- **Your goal**
From the line that contains "Beach scene Seychelles © JonoVernon-Powell" down to the last line of the entries, repeat every line exactly. Do not carry over the pictures.

- **Working data**
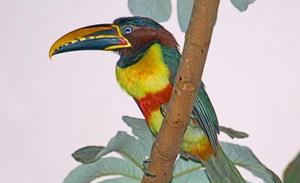 Ptica Pteroglossus castanotis (foto: EOL)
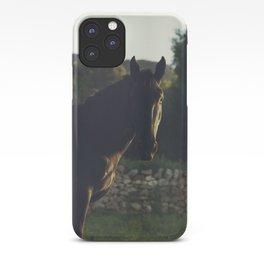 Wild stallion photo, black horse and italian sunset, original print for animal lovers, landscape iPhone Case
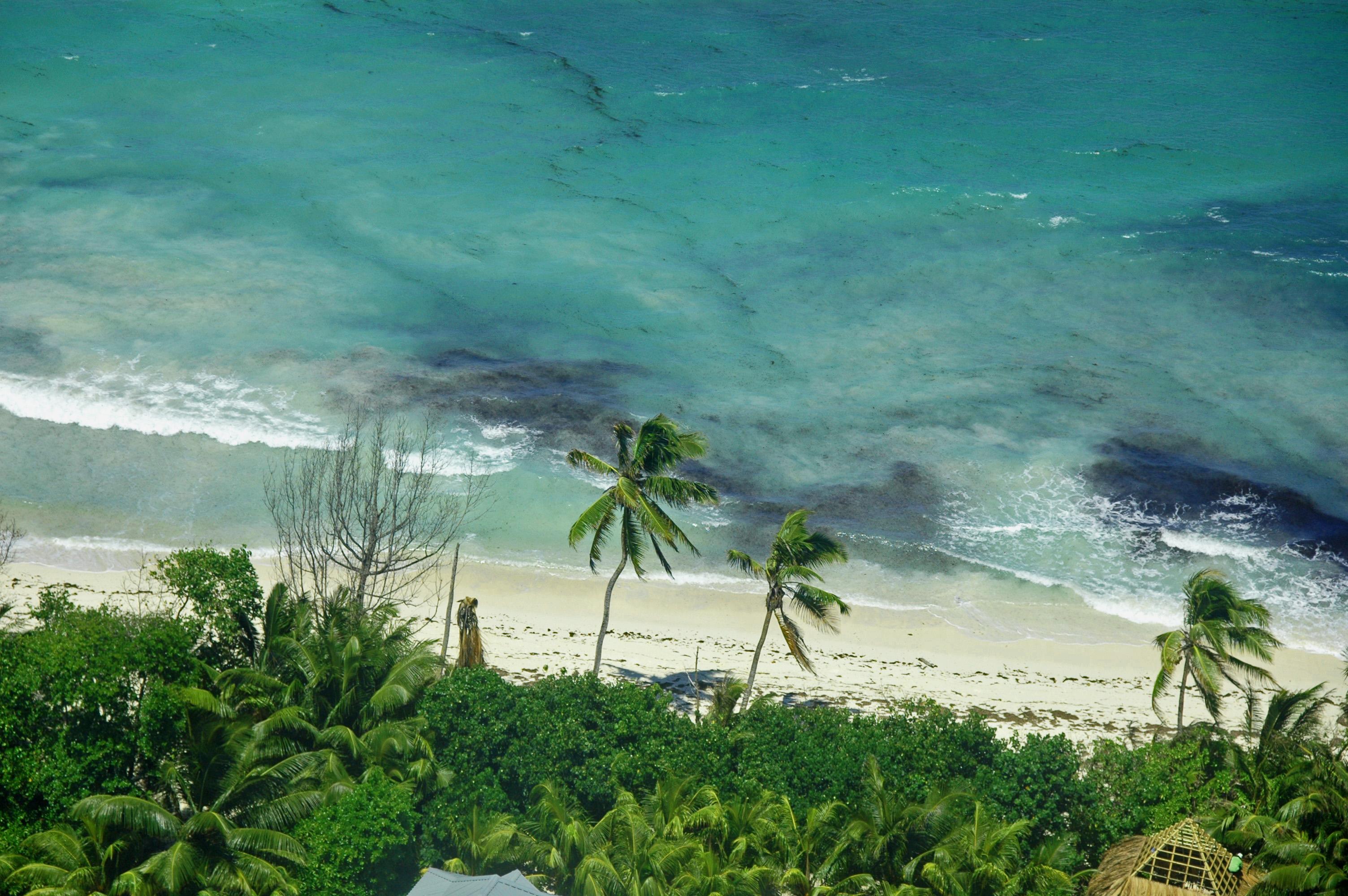 Beach scene Seychelles © JonoVernon-Powell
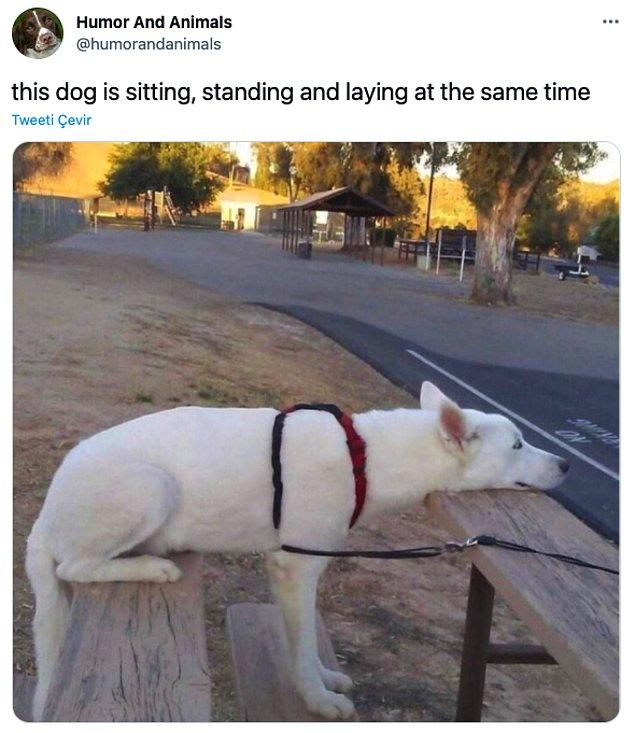 """11. """"Bu köpek aynı anda hem oturuyor, hem dikiliyor hem de yatıyor."""""""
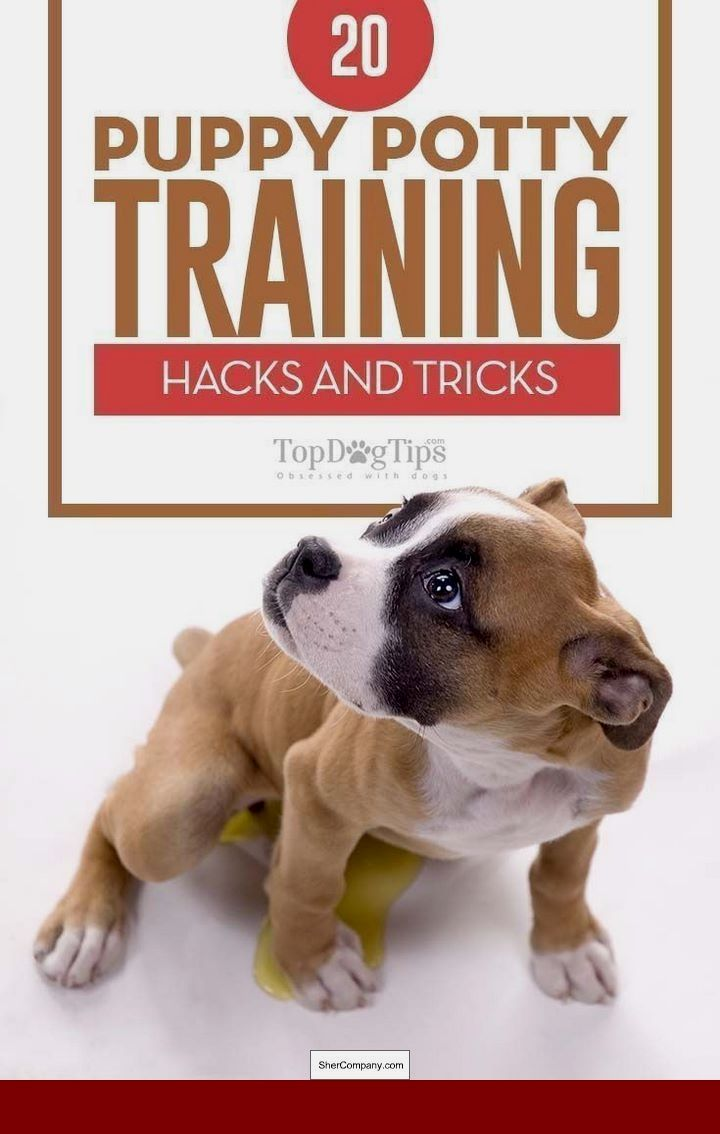 How To Train A Dog To Stay In A Cage Dog Dogtrainingtips Dog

- **Solution to the problem**
 Beach scene Seychelles © JonoVernon-Powell
 """11. """"Bu köpek aynı anda hem oturuyor, hem dikiliyor hem de yatıyor."""""""
 How To Train A Dog To Stay In A Cage Dog Dogtrainingtips Dog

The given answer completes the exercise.